Equatorial Guinea’s current oil reserves are estimated at 1.1 Bbbl. Oil officials in Malabo said the Zafiro field continues to be the single largest source of the country’s output. However, field production has been declining. Production peaked at 278,000 b/d in 2004, and dropped to about 240,000 b/d in 2006. ExxonMobil reported crude oil production from the Zafiro field on Block B decreased by about 15% in 2011 compared to 2010.

But Equatorial Guinea officials expect the declining output to rise, driven by new production from the Aseng oil and gas field in Block 1, offshore Bioko Island, which lies at a water depth of 945 m (3,100 ft). Noble Energy saw first oil from the Aseng field Nov. 20, 2011, and the oil production quickly ramped up to 60,000 b/d since startup in November, the company said.
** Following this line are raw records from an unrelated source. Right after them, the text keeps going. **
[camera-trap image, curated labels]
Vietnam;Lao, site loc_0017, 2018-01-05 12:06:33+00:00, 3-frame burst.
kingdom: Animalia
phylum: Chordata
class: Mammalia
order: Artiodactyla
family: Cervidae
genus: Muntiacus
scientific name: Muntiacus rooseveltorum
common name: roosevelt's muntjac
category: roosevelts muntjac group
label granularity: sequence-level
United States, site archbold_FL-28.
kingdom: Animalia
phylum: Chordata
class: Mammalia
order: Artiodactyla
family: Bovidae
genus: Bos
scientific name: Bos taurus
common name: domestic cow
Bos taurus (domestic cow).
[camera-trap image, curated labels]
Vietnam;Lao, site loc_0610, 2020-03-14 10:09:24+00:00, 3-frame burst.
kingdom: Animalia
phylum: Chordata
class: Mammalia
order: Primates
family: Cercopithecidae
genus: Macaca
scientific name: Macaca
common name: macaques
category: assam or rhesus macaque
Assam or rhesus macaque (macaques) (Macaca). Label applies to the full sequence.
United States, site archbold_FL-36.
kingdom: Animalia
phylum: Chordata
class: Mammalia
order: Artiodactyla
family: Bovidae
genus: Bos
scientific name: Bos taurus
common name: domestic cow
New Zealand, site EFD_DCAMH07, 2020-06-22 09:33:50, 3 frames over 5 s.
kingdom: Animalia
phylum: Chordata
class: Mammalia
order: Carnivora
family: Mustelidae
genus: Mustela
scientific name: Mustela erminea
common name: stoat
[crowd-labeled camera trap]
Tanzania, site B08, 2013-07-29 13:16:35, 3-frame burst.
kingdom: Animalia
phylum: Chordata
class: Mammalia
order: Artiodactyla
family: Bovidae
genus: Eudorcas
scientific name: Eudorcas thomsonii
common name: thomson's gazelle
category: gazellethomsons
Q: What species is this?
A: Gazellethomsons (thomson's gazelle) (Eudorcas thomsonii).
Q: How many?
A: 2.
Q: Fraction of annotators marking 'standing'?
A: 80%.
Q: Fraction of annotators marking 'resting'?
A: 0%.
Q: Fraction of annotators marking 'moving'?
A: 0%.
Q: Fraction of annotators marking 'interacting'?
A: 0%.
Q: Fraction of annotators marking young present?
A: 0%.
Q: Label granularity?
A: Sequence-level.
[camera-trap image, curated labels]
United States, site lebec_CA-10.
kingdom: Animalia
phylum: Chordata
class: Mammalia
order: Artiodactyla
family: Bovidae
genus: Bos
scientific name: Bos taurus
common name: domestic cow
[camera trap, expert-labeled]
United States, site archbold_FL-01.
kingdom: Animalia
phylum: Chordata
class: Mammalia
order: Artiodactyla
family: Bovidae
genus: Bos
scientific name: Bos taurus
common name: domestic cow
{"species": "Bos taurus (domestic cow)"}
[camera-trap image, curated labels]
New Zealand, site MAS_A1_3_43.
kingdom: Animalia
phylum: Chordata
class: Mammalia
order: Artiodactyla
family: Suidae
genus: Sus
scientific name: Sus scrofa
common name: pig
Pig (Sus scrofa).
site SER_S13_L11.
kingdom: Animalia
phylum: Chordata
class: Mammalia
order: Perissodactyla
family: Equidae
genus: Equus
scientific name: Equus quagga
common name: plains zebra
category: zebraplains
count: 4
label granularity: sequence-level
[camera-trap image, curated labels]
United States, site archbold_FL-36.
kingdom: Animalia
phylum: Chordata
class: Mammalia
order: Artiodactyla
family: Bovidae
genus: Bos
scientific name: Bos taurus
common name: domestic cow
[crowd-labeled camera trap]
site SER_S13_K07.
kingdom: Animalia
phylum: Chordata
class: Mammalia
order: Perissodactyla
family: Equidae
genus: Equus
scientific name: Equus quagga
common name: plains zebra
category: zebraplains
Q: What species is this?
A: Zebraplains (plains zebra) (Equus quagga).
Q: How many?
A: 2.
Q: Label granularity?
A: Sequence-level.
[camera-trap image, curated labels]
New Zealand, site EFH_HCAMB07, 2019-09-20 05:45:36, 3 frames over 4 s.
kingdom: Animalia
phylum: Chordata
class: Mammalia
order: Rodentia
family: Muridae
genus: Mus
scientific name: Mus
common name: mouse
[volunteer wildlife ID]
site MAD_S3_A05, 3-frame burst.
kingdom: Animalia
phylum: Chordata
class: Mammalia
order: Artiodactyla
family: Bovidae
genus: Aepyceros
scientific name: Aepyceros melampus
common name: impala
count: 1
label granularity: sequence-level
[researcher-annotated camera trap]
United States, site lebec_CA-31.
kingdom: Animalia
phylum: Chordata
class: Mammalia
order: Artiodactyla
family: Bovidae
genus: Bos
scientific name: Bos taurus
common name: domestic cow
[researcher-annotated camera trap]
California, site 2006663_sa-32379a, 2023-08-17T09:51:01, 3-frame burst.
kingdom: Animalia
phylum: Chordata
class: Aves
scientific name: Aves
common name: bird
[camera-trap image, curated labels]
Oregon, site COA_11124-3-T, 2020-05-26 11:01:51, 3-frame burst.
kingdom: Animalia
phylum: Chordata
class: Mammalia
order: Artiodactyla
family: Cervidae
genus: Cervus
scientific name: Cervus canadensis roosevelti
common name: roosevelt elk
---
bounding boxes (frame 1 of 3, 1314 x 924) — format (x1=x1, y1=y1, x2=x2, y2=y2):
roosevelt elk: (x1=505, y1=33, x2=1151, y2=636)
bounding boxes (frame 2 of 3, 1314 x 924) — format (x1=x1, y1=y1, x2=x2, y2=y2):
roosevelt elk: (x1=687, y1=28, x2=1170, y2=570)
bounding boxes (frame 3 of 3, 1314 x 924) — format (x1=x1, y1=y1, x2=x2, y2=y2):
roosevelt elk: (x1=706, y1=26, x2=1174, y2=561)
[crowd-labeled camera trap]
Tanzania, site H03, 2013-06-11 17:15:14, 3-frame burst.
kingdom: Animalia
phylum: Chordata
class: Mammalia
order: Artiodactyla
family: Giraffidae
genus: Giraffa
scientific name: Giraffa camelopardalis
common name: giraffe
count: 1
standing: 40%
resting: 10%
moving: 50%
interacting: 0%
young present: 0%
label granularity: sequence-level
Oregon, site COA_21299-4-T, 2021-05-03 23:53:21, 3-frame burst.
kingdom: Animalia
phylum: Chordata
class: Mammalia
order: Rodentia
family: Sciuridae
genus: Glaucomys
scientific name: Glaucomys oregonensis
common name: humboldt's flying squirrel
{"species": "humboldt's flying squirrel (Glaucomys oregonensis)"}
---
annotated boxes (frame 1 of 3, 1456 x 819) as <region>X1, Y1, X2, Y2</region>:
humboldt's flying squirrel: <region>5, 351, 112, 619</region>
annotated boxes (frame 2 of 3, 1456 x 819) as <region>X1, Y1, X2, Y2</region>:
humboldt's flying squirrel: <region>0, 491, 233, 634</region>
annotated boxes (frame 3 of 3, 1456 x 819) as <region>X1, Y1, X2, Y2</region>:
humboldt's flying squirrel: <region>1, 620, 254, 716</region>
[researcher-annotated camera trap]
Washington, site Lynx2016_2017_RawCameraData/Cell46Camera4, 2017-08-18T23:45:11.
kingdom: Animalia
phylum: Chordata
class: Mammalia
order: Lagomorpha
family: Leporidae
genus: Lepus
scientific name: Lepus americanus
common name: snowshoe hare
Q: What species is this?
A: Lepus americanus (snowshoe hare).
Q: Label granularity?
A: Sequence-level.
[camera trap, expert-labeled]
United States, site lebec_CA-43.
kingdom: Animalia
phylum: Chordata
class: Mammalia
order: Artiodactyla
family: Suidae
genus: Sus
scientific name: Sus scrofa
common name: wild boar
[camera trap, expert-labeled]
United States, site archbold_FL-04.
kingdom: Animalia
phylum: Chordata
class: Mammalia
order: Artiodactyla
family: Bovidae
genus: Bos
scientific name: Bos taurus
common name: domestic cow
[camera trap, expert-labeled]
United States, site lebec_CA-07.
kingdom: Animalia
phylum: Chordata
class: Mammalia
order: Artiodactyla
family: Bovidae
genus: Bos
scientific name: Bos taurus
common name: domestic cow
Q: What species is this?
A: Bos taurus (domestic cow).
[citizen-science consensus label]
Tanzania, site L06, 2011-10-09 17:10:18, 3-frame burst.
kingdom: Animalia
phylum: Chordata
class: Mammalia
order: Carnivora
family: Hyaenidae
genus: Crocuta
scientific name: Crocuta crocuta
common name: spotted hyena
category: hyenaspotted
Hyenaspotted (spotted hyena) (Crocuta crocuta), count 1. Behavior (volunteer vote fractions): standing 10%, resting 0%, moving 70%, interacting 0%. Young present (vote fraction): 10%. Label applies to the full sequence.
New oil production is expected in 2013 from the US $1.6 billion Alen gas-condensate field, which lies in Block 0 and is being developed by Noble Energy, Lima said.

The Alen field, located in the Douala basin, is expected to have an initial output of about 37,000 b/d, according to the US Energy and Information Administration (EIA). The field extends from Block O (95%) to the northern part of Block I (5%).

New projects are expected to offset dwindling oil production from the Zafiro, Ceiba, Okume, and Alba fields, the EIA said.